Our Maple Producing Regions

Bianka Pagé was granted a quota from the 5-million-tap issue of 2016 and undertook operations from scratch on an undeveloped stand of trees in 2018. She and her spouse built a sugar shack and set up their sugar bush.

There were challenges and setbacks. Bianka overcame them, and her efforts resulted in astonishing success:

  • In 2021, her maple syrup earned a Médaille Grand Or at La Grande Sève, confirming its quality as exceptional
  • That same year, she was featured in a full episode of the culinary TV program, “Un chef à la cabane
  • And in 2022, she was a finalist for Agricultural Enterprise of the Year at the Gens de Terre et Saveurs

Since 2022, she has chaired the women’s producer group Agricultrices de la Mauricie and maintained a prominent role in her region’s maple movement.

She has represented the next generation on the QMSP Board of Directors in the Mauricie since 2018 and a member of the UPA in Mauricie as well as her local in Maskinongé.

Bianka takes great pride in being able to mother her daughters well, while fulfilling her demanding professional obligations. She feels that she’s showing them how much one can achieve when you give it your all.

Her remarkable career spans 13 years as an administrator of the QMSP chapter in the Bas-St-Laurent-Gaspésie region, nine of them as president.
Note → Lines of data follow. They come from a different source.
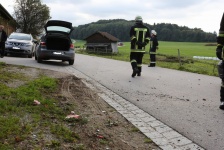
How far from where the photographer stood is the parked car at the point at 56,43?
595 inches

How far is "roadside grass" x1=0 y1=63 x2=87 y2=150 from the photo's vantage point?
376 cm

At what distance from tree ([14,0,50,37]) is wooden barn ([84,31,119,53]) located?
14.0m

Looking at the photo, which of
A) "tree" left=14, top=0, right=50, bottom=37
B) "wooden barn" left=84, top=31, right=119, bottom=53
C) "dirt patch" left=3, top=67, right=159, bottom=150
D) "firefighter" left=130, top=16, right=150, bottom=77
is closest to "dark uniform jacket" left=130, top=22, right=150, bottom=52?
"firefighter" left=130, top=16, right=150, bottom=77

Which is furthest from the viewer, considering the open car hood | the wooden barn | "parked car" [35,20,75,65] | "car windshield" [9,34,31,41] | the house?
the wooden barn

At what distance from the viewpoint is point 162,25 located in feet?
402

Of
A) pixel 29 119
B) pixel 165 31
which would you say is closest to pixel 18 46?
pixel 29 119

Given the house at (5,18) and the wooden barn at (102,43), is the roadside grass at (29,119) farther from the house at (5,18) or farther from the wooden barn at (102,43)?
the wooden barn at (102,43)

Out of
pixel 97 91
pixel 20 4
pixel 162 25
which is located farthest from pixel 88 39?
pixel 97 91

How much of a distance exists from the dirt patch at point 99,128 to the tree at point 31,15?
174 ft

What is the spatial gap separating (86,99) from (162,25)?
392 feet

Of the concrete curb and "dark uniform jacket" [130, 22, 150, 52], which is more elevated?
"dark uniform jacket" [130, 22, 150, 52]

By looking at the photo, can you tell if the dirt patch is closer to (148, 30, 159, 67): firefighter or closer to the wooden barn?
(148, 30, 159, 67): firefighter

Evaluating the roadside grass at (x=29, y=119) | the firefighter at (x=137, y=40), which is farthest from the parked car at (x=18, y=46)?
the roadside grass at (x=29, y=119)

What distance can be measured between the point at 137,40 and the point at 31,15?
51.0m
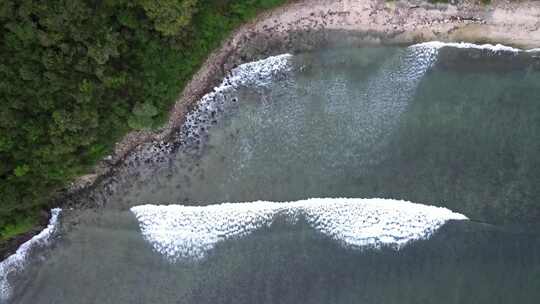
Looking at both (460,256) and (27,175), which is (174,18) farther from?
(460,256)

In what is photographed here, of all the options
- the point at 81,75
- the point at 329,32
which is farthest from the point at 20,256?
the point at 329,32

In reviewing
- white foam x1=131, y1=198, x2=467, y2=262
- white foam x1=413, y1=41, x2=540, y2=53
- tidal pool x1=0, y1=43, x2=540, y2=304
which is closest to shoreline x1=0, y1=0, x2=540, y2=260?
white foam x1=413, y1=41, x2=540, y2=53

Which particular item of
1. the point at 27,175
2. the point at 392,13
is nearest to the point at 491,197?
the point at 392,13

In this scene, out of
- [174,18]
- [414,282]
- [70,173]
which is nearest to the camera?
[174,18]

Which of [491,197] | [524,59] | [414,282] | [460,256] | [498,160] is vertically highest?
[524,59]

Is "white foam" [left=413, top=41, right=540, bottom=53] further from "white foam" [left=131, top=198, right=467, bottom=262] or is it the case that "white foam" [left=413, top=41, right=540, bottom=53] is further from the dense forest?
the dense forest

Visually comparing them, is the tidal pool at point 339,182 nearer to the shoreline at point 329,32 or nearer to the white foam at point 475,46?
the white foam at point 475,46

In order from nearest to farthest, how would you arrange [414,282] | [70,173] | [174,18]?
[174,18], [70,173], [414,282]

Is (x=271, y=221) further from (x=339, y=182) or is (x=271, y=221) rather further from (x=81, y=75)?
(x=81, y=75)

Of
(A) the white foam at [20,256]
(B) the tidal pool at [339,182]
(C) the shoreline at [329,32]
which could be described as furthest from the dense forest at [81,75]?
(B) the tidal pool at [339,182]
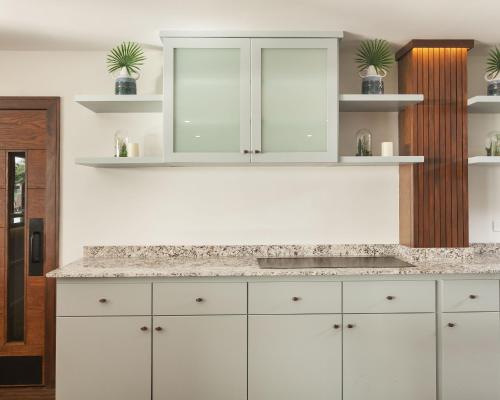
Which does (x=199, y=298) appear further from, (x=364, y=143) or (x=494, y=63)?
(x=494, y=63)

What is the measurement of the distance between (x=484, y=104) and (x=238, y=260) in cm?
190

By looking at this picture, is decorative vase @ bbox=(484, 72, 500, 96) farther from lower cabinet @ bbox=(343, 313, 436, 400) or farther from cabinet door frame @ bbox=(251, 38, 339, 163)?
lower cabinet @ bbox=(343, 313, 436, 400)

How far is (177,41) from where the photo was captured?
2559mm

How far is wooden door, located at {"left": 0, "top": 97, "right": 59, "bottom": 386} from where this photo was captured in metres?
2.85

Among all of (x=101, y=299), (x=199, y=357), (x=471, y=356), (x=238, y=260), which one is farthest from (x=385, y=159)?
(x=101, y=299)

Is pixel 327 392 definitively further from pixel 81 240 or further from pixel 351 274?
pixel 81 240

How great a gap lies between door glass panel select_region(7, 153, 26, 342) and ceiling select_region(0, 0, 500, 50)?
92 cm

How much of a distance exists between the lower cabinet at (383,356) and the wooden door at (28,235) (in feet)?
6.56

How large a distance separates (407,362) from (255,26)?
218cm

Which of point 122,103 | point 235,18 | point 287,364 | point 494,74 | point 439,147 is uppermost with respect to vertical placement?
point 235,18

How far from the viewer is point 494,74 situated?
9.15ft

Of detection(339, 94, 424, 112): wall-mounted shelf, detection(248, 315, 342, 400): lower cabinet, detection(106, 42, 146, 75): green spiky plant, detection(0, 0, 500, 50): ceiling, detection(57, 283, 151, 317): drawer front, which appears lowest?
detection(248, 315, 342, 400): lower cabinet

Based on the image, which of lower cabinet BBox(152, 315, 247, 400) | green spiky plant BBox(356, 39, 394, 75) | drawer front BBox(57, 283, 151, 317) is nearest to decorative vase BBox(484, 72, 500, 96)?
green spiky plant BBox(356, 39, 394, 75)

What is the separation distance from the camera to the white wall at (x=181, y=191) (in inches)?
114
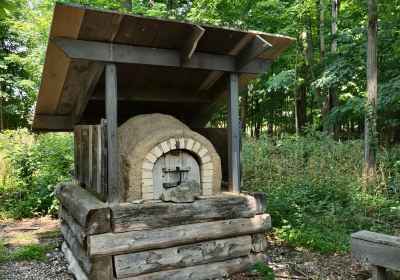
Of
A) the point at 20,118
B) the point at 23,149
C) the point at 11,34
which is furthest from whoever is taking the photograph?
the point at 20,118

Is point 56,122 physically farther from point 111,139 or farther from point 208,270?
point 208,270

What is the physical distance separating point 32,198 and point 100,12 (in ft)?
20.5

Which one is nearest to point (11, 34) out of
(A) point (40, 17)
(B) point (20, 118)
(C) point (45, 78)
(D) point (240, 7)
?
(B) point (20, 118)

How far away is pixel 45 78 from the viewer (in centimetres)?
486

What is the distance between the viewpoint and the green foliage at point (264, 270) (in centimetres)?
418

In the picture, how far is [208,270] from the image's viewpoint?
14.2ft

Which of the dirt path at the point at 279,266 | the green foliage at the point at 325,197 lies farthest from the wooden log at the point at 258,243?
the green foliage at the point at 325,197

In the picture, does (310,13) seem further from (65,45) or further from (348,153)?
(65,45)

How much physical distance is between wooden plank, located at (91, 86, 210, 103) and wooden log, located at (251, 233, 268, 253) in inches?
95.2

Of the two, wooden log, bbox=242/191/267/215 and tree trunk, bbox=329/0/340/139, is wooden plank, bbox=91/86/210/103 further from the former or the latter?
tree trunk, bbox=329/0/340/139

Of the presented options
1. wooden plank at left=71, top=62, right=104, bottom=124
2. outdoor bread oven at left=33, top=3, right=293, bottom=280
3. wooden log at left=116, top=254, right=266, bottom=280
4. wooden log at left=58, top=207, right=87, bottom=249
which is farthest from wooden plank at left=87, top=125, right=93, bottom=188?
wooden log at left=116, top=254, right=266, bottom=280

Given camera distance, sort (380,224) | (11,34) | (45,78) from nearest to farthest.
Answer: (45,78) → (380,224) → (11,34)

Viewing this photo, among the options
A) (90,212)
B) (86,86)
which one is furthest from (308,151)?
(90,212)

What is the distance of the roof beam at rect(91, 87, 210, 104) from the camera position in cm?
524
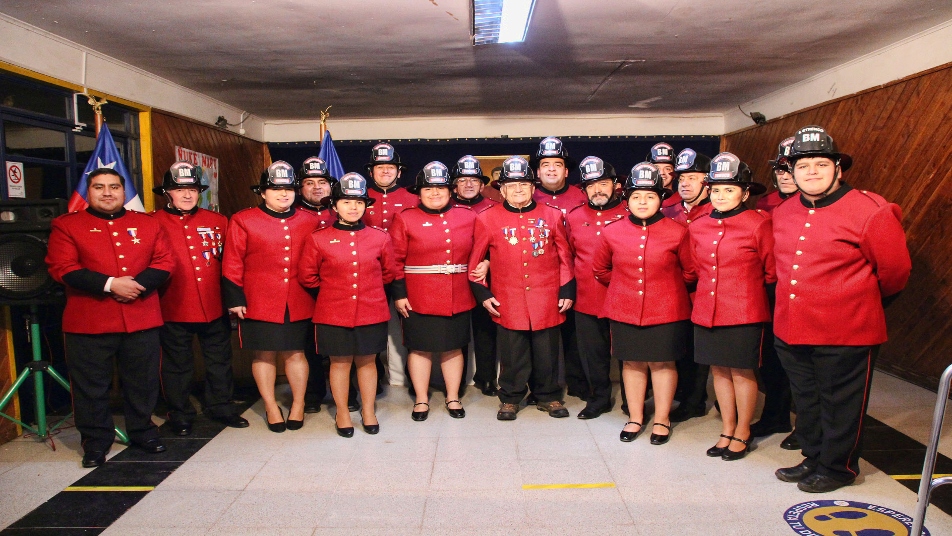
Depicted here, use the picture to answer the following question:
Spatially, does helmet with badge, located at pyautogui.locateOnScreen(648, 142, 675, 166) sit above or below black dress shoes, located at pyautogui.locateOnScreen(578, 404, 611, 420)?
above

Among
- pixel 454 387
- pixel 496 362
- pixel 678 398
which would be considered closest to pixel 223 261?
pixel 454 387

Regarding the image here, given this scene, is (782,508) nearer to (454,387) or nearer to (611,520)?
(611,520)

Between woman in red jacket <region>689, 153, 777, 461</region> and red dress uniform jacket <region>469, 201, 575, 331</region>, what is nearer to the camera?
woman in red jacket <region>689, 153, 777, 461</region>

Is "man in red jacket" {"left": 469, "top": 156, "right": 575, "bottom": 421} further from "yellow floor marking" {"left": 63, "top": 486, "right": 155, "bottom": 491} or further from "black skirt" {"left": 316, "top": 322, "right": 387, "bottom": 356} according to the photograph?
"yellow floor marking" {"left": 63, "top": 486, "right": 155, "bottom": 491}

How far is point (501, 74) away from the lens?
6.51 meters

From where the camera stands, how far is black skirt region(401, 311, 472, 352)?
4.35m

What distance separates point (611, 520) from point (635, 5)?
131 inches

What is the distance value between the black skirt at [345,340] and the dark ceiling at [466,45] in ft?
7.01

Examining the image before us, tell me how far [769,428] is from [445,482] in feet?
6.88

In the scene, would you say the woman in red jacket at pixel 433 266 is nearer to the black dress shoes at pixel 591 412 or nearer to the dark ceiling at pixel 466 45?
the black dress shoes at pixel 591 412

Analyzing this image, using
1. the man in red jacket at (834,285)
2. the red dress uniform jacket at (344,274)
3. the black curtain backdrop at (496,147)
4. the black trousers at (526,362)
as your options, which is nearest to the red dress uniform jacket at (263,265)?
the red dress uniform jacket at (344,274)

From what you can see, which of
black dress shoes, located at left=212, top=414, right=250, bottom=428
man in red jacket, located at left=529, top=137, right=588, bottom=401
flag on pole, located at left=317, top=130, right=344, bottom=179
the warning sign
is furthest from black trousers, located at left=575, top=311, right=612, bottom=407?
the warning sign

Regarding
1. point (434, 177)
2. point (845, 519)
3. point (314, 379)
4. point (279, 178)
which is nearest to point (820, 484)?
point (845, 519)

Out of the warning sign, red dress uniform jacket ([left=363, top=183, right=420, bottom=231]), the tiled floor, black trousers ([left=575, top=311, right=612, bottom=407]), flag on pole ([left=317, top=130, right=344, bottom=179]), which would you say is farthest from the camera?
flag on pole ([left=317, top=130, right=344, bottom=179])
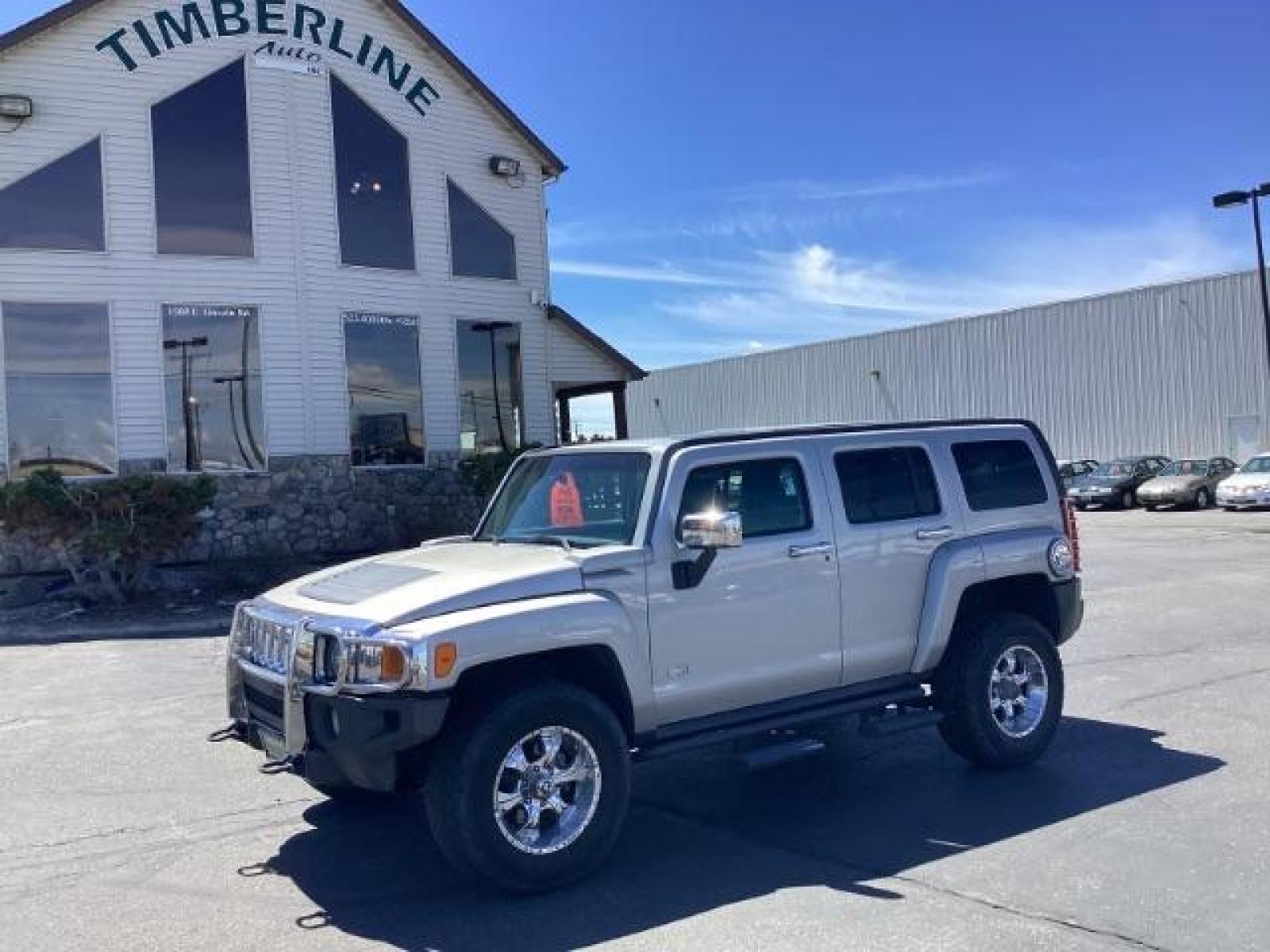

Sylvie Laliberté is a pioneer in the development of maple production on public forestland, in its rightful recognition as a driver of the regional economy, and in the mobilization of producers for the collective marketing of maple syrup in Québec.

She is a proud defender of the role of women in the world of maple production.

 

 

Starting with his presidency of the Saint-Jean-Valleyfield region from 1989 – 2022,  Serge went on to serve as 1st Vice-President of QMSP from 1995 – 2007, then President from  2007 – 2022 He was there for most of the biggest issues: the joint plan, sales agency, Strategic Reserve, marketing agreements, the Gagné report, quota regulations, crop insurance, and a host of others.

Implicating himself at all levels of the industry—from regional to national, he provided leadership in the all-important element of market development, notably in the period from 2012 to 2022.

Serge Beaulieu knows how to unite people. He used that human skill to help convince maple producers that, by working together, they’d achieve a critical goal: pulling in a stable income, year after year. Anybody who knows him (very well or even just a little) will testify that the producers meant everything to him. And that’s why they always had his ear.